= Pipeline video inspection =

Pipeline video inspection is a form of telepresence used to visually inspect the interiors of pipelines, plumbing systems, and storm drains. A common application is for a plumber to determine the condition of small diameter sewer lines and household connection drain pipes.

Older sewer lines of small diameter, typically 6 in, are made by the union of a number of short 3 ft sections. The pipe segments may be made of cast iron, with 12 ft to 20 ft sections, but are more often made of vitrified clay pipe (VCP), a ceramic material, in 3 ft, 4 ft & 6 ft sections. Each iron or clay segment will have an enlargement (a "bell") on one end to receive the end of the adjacent segment. Roots from trees and vegetation may work into the joins between segments and can be forceful enough to break open a larger opening in terra cotta or corroded cast iron. Eventually a root ball will form that will impede the flow and this may cleaned out by a cutter mechanism or plumber's snake and subsequently inhibited by use of a chemical foam - a rooticide.

With modern video equipment, the interior of the pipe may be inspected - this is a form of non-destructive testing. A small diameter collector pipe will typically have a cleanout access at the far end and will be several hundred feet long, terminating at a manhole. Additional collector pipes may discharge at this manhole and a pipe (perhaps of larger diameter) will carry the effluent to the next manhole, and so forth to a pump station or treatment plant.

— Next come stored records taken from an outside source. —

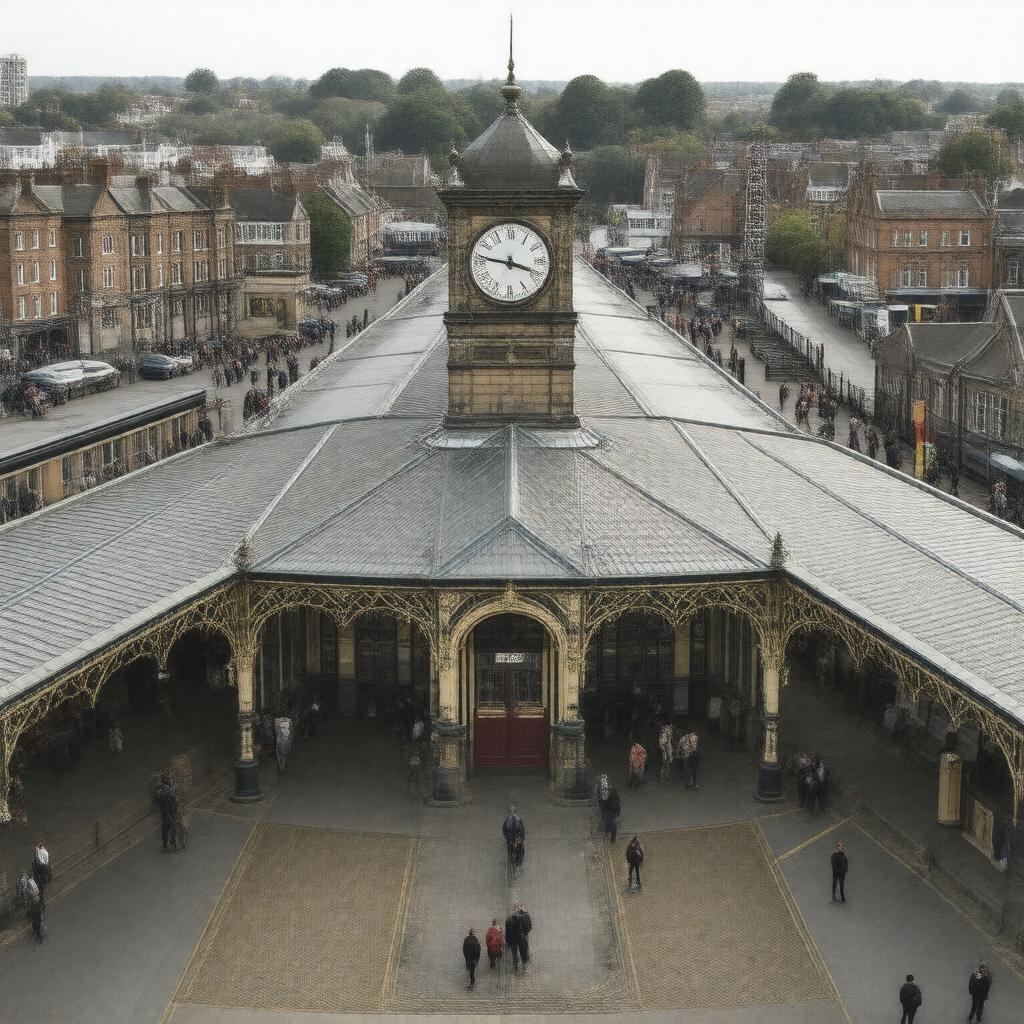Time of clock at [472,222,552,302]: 3:46
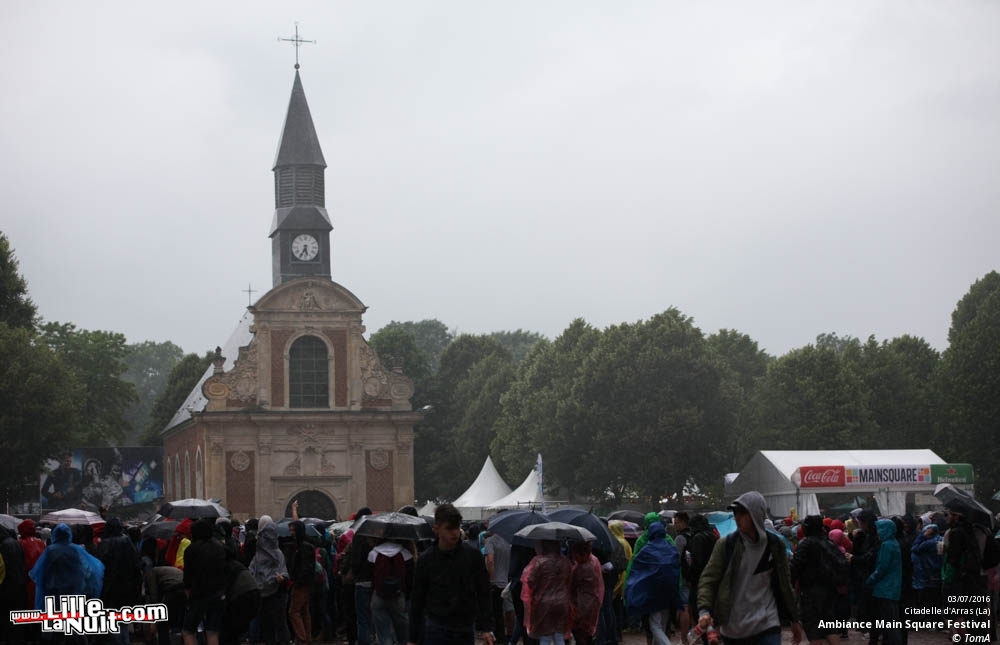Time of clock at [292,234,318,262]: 5:34
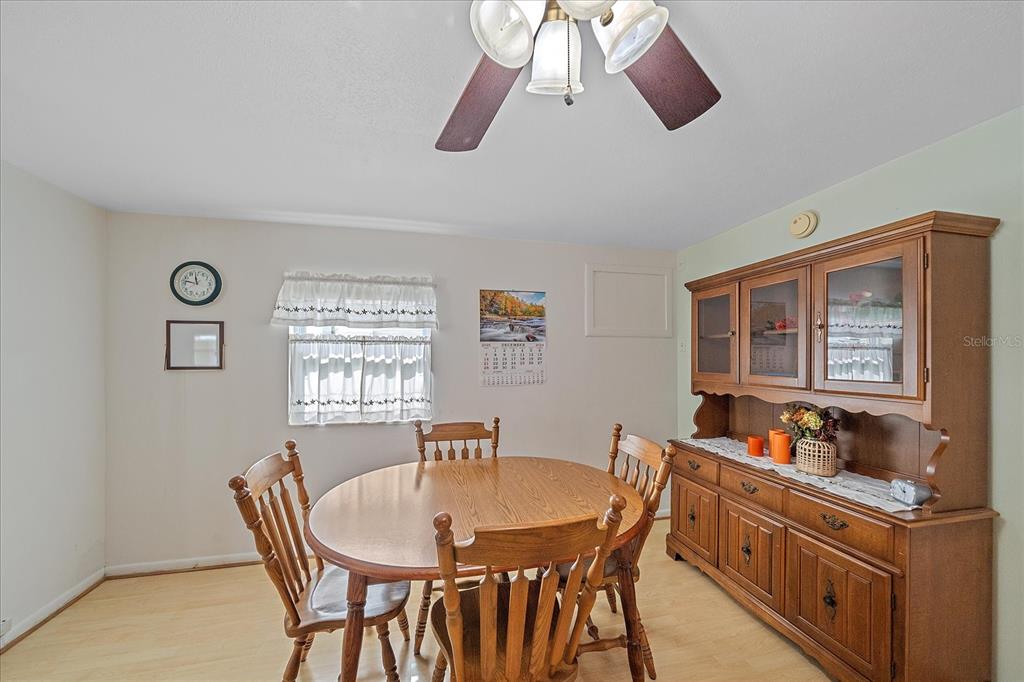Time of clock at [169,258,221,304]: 11:46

Without regular inspection of public sewers, a significant amount of waste may accumulate unnoticed until the system fails. In order to prevent resulting catastrophic events such as pipe bursts and raw sewage flooding onto city streets, municipalities usually conduct pipeline video inspections as a precautionary measure.

==Inspection equipment==
Truck with fish, winch and cable, video pig, and downhole cable turn

===Service truck===
The service truck contains a power supply in the form of a small generator, a small air-conditioned compartment containing video monitoring and recording equipment, and related computer and display for feature recording.

===Cable and winch===
At the back end of the truck is a powered reel with video cable reinforced with kevlar or steel wire braid. Some trucks also contain a powered winch that booms out from the truck allowing for lowering and retrieval of the inspection equipment from the pipeline.

===Inspection camera===
Sometimes referred to as a PIG (pipeline inspection gauge), the camera and lights are mounted in a swivelling head attached to a cylindrical body. The camera head can pan and tilt remotely. Integrated into the camera head are lighting devices, typically LEDs, for illuminating the pipeline. The camera is connected to display equipment via a long cable wound upon a winch. Some companies, such as Rausch Electronics USA, incorporate a series of lasers in the camera to accurately measure the pipe diameter and other data.

==Inspection process==

===Using a camera tractor===

Tractor with motor and cradle for the inspection head

A run to be inspected will either start from an access pipe leading at an angle down to the sewer and then run downstream to a manhole, or will run between manholes.
The service truck is parked above the access point of the pipe. The camera tractor, with a flexible cable attached to the rear, is then lowered into the pipeline. The tractor is moved forward so that it is barely inside of the pipeline. A "down-hole roller" is set up between the camera tractor and the cable reel in the service truck, preventing cable damage from rubbing the top of the pipeline. The operator then retires to the inside of the truck and begins the inspection, remotely operating the camera tractor from the truck. When the inspection is complete or the camera cable is fully extended, the camera tractor is put in reverse gear and the cable is wound up simultaneously. When the camera tractor is near the original access point, the downhole roller is pulled up and the camera tractor is moved into the access point and pulled up to the service truck. A tractor may be used to inspect a complete blockage or collapse that would prevent using a fish and rope as described below.

===Pulling the camera backwards===

Semi-rigid fish may be pushed through the pipe to fetch a rope

For small diameter pipes there may not be enough room for the tractor mechanism. Instead, a somewhat rigid "fish" is pushed through the pipe and attached to a rope at the access point near the truck. The fish is then pulled to place the rope along the pipe. The rope is then used to pull the inspection pig and cable through the pipe. Detaching the rope, the cable is then used to pull the pig backwards as the pipe is inspected on the monitor (this is the method shown in the illustrations below).

==Analysis of video footage==

Much of the analysis of what was viewed in the pipeline is conducted at the time of the inspection by the camera operator, but the entire inspection is always recorded and saved for review. Commercial software and hardware for video pipe inspection are available from a variety of vendors, including Wincan, ITpipes, and Cues.

==Conduit rehabilitation==
Depending mostly upon the change in conditions from a previous inspection various improvements may be made to the pipe. It may be cleaned with a rotating root cutting blade on the end of a segmented rotating chain, or a chemical foam may be applied to discourage root growth. If damage is found limited to only a few locations these may be excavated and repaired. Extensive moderate defects may be repaired by lining with a fabric liner that is pulled through the pipe, inflated, and then made rigid through chemical means. Severe damage may require excavation and replacement of the conduit.